When you combine all the above — carefully picking projects, being strategic, focusing on small actions, and having good intentions — what you end up doing is what, ultimately, we all need to do to achieve our goals in life:
We take responsibility for things without waiting for the world to give it to us.
No more “that’s not part of my job.” No more “it wasn’t my fault.” I know it wasn’t. It almost usually isn’t. But the people we admire take responsibility anyway. They always have skin in the game. We need to do the same.
There are two ways to hold ourselves accountable: internally and externally.
Internal accountability means keeping the promises you make to yourself. That’s very hard without voicing them and so, for most of us, internal accountability isn’t enough, especially in the early stages. Sticking to your own deadlines is hard when there’s no real punishment for not meeting them.
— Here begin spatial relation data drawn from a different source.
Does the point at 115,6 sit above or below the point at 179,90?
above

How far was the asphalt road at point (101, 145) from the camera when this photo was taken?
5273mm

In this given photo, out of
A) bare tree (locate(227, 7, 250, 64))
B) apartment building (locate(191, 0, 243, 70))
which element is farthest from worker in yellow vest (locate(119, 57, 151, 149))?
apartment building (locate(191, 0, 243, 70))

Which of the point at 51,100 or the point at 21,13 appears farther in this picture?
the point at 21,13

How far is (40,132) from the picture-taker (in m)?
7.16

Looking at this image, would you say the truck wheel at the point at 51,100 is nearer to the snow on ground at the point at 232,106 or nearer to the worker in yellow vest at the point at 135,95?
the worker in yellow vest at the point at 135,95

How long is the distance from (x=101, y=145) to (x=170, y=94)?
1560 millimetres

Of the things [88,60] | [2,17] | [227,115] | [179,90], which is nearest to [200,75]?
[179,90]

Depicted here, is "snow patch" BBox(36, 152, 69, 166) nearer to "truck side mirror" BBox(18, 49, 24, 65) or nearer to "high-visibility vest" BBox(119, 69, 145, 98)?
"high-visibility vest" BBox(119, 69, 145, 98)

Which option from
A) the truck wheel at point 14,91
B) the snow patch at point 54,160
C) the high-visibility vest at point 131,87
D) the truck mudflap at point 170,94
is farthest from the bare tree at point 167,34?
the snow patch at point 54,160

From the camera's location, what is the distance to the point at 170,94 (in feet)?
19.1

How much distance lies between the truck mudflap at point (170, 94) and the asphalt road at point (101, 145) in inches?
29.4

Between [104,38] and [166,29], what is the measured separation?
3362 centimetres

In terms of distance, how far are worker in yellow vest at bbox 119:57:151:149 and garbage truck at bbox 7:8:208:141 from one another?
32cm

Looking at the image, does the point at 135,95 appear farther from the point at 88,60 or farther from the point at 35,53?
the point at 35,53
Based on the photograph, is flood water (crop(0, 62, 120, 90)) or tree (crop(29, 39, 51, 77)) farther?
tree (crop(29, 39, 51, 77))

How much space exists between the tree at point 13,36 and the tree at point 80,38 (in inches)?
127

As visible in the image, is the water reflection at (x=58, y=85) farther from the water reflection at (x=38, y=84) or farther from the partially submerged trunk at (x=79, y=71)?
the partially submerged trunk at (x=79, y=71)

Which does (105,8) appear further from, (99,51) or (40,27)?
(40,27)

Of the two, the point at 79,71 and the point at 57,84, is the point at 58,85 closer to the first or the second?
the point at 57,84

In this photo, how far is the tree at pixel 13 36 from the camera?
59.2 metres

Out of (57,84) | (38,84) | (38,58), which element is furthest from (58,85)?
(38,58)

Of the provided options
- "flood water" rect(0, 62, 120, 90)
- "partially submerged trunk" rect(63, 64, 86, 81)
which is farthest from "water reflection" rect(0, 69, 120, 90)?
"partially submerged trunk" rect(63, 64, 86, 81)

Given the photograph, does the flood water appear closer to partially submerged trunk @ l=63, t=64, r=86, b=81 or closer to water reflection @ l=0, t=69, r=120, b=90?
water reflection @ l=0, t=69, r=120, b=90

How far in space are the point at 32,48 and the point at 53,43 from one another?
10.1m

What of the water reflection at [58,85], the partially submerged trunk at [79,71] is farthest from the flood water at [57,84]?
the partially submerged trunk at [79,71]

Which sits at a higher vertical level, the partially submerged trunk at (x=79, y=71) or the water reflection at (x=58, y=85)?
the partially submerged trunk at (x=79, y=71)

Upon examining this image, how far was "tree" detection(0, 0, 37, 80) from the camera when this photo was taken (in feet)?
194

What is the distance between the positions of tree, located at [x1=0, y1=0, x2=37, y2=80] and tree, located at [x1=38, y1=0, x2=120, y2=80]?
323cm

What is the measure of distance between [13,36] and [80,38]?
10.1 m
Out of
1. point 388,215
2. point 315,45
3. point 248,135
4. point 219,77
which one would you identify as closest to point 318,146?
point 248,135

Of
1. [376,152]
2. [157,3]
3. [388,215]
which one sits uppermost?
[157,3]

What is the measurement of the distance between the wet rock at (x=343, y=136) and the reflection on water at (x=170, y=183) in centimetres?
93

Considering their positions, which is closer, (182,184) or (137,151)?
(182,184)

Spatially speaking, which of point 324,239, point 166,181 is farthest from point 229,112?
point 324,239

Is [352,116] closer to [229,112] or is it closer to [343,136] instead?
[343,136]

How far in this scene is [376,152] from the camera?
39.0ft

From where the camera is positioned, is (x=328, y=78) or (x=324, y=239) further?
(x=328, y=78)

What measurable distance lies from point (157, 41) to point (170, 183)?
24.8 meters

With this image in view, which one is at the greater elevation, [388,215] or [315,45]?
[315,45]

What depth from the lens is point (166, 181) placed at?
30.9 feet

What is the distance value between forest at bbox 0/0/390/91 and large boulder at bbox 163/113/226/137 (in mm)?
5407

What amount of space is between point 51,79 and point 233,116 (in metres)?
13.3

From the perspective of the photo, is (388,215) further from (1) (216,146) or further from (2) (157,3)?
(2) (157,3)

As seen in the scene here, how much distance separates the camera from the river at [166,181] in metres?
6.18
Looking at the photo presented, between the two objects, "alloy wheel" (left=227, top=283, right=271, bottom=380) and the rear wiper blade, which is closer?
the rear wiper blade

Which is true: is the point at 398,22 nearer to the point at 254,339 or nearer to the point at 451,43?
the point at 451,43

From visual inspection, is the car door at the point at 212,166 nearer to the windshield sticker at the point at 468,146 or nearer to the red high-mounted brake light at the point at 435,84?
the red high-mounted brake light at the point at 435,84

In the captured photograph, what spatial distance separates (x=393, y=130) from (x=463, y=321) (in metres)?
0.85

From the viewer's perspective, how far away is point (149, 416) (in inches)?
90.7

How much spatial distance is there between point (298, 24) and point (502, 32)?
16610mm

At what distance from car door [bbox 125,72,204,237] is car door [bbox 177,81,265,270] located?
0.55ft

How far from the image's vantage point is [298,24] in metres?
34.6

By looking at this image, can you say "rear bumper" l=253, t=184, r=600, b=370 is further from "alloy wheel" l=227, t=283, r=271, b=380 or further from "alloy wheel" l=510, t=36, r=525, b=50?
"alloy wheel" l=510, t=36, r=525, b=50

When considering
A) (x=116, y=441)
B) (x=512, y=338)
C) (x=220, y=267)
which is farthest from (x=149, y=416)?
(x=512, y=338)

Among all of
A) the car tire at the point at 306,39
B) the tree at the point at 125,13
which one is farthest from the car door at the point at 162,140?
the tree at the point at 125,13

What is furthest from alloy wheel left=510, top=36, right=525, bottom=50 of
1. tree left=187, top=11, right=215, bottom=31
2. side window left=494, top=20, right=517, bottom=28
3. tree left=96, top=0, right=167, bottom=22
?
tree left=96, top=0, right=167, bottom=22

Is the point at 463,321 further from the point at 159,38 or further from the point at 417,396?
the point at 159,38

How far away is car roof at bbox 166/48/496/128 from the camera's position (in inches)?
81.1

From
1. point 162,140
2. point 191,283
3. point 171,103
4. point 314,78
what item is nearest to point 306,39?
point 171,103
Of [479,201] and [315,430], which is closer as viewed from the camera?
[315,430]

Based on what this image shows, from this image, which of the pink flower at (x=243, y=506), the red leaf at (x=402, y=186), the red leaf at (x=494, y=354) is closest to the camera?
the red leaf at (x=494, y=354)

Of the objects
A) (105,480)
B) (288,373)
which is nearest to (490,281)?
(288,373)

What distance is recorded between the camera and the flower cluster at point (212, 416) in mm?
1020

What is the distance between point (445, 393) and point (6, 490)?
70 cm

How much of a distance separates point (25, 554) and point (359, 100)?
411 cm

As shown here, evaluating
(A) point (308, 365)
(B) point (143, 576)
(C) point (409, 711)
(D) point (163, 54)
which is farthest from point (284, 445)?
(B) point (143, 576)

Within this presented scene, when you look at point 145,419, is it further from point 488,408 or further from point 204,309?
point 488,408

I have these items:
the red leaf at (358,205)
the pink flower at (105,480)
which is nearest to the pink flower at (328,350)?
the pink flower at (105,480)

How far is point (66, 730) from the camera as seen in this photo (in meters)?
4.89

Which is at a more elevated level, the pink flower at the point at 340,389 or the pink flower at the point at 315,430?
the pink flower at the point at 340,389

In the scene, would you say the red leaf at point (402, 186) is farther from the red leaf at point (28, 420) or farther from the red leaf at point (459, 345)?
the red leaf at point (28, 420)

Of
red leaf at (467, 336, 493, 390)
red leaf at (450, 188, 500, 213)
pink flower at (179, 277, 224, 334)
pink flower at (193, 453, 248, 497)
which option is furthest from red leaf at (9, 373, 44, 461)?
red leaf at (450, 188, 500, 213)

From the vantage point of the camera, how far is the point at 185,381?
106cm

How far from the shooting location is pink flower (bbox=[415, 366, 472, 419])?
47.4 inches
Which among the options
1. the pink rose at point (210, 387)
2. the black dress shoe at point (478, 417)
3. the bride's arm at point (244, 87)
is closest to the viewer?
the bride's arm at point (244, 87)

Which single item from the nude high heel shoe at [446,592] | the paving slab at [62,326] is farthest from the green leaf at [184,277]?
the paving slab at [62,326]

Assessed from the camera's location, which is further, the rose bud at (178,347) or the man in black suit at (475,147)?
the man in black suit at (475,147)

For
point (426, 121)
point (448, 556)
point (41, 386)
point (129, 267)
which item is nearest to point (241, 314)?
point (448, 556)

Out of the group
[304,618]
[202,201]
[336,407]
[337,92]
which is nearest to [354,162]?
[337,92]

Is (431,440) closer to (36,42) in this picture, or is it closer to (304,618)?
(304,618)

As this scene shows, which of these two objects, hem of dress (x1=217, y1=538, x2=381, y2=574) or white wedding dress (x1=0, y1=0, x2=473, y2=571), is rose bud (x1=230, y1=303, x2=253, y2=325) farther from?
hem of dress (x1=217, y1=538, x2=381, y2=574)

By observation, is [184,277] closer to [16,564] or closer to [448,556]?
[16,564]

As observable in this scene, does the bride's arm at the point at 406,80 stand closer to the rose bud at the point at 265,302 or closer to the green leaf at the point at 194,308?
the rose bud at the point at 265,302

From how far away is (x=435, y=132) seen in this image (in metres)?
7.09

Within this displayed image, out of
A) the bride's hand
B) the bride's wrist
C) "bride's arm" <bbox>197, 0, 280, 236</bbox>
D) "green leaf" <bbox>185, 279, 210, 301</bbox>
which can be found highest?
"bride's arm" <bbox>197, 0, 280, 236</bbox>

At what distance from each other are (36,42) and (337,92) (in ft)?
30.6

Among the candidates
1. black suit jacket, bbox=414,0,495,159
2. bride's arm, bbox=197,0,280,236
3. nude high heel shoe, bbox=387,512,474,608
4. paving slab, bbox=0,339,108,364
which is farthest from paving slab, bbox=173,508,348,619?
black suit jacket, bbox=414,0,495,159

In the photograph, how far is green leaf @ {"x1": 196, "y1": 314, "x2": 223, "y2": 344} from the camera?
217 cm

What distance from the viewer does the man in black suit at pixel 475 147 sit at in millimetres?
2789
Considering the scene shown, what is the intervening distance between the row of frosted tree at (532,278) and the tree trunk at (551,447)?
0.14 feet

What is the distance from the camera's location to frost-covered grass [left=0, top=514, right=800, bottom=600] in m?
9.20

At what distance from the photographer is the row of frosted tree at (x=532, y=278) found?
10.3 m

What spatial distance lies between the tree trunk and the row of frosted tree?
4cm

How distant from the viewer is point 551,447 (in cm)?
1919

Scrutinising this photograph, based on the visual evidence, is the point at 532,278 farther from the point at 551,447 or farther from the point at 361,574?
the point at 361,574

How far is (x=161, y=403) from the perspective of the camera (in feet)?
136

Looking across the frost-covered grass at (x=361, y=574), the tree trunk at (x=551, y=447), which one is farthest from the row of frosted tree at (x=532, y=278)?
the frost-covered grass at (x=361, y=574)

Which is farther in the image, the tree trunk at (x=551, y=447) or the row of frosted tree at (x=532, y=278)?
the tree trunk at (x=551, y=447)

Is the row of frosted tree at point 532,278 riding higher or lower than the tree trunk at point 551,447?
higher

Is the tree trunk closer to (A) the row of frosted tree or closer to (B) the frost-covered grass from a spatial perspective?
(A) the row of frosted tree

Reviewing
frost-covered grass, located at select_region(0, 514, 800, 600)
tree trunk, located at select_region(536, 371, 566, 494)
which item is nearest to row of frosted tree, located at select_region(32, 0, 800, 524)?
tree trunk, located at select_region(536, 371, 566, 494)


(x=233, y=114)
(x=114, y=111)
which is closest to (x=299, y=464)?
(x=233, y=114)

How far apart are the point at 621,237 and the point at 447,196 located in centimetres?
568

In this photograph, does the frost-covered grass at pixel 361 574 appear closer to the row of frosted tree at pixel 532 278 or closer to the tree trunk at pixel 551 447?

But when you say “I will do this for you on that day” and then don’t deliver? Ouch. That hurts. As a writer, you might say: “I will publish an article every week and send it to you via email.” Sure, in the beginning not that many people rely on you, but with each next person choosing to take you up on your promise, the pressure to keep it grows. That’s external accountability.
What’s beautiful is that, over time, external accountability begets internal accountability. Since you’re taking your own, irrational, self-imposed goals and deadlines out of your head and into the real world, relying on yourself gets easier — even without externalizing every aspiration. With every kept promise, you’ll trust yourself a little more.
Soon, you’ll deliver lots of value to many people — and can do so on schedule.